Fix $d>0$, and let $n$ be a positive integer going to infinity, and for $h>0$, define $E=E(n,h)$ by
$$ E(n,h) := h\sqrt{\log \frac{1}{h}} + \frac{1}{h}\sqrt{\frac{d\log n}{n}}. $$
A strategy $h=h_n$ for selecting $h$ as a function of $n$ is called admissible, if the following conditions are respected:
- (i) $h_n \to 0$ in the limit $n \to \infty$, and
- (ii) $E(n,h_n) \to 0$ in the limit $n \to \infty$.
Question. What is a selection strategy $h=h_n$ which ensures that $E(n,h_n) \to 0$ as fast as possible ? In particular, is there a selection strategy for which $E$ decays asymptotically as rapidly as $1/n^{\alpha}$ (ignoring log factors), for some $\alpha \ge 1/2$ ?
Example
Just to be sure we're not searching in a vacuum, consider the following strategy $$ h_n := \left(\dfrac{\log n}{n}\right)^s, \tag{1} $$ for $s > 0$, independent of $n$. $$ \begin{split} E(n, (1/n)\log n) &= s\left(\dfrac{\log n}{n}\right)^s (\sqrt{\log n} - \log\log n) + \left(\dfrac{n}{\log n}\right)^s\sqrt{\dfrac{d\log n}{n}}\\ & \asymp s\frac{(\log n)^{1/2+s}}{n^s} + \sqrt{d}\left(\frac{\log n}{n}\right)^{1/2-s} \end{split} $$
Thus, the strategy (1) is admissible if and only if $s \in (0,1/2)$.

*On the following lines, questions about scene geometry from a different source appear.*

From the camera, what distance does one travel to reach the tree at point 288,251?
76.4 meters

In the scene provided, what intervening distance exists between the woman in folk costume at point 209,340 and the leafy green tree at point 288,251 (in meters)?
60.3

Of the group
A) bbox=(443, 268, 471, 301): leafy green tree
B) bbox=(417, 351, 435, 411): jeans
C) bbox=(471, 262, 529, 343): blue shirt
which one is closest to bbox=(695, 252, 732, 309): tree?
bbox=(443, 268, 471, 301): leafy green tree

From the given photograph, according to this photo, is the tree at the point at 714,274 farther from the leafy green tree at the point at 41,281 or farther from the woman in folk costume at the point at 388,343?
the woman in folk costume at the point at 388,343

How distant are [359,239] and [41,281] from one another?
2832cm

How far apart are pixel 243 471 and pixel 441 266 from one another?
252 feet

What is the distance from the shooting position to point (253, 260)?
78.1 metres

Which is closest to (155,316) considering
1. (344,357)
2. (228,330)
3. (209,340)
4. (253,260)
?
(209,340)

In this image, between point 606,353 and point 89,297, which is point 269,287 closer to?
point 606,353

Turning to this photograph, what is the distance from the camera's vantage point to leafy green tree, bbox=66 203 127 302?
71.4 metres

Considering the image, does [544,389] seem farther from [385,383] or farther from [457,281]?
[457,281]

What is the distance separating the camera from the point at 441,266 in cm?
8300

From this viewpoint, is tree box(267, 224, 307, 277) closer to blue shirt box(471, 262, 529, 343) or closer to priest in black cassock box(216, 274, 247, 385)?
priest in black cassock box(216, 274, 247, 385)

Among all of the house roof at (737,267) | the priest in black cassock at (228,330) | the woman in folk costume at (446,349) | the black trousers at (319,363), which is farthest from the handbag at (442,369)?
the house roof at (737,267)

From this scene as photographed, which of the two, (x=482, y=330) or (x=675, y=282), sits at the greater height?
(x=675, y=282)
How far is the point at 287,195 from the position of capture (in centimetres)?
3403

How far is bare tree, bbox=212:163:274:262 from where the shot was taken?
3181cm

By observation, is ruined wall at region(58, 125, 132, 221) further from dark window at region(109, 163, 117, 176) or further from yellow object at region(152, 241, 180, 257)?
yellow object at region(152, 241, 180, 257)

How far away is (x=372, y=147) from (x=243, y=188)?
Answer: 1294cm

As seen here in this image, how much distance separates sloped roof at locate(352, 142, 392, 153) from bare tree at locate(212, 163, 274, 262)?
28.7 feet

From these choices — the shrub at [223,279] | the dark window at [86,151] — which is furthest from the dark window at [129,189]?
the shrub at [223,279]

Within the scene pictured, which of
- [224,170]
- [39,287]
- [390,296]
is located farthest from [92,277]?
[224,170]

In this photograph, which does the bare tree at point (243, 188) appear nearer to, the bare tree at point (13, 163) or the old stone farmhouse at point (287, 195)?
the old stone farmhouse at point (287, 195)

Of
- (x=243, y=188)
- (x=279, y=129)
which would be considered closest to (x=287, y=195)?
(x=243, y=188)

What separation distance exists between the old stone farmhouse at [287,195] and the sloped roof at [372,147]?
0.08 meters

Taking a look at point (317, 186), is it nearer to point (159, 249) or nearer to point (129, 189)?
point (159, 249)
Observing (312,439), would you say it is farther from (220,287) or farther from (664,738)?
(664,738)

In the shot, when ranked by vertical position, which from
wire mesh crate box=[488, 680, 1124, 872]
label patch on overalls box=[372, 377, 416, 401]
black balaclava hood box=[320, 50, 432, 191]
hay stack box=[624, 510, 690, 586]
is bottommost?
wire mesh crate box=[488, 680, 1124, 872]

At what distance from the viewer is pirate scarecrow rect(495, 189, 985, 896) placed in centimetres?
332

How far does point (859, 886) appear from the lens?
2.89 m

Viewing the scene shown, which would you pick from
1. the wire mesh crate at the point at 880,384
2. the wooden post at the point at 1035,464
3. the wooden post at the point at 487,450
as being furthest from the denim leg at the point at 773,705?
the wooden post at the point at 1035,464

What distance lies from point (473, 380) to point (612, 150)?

Moreover, it is clear that the value of $s \in (0,1)$ which makes $E$ decrease to zero fastest is $s=1/2$. For this value of $s$, $E$ decreases to $0$ at the same rate as $n^{-1/4}$ (ignoring log terms), which is short of the ultimate goal (namely $1/n^{1/2}$).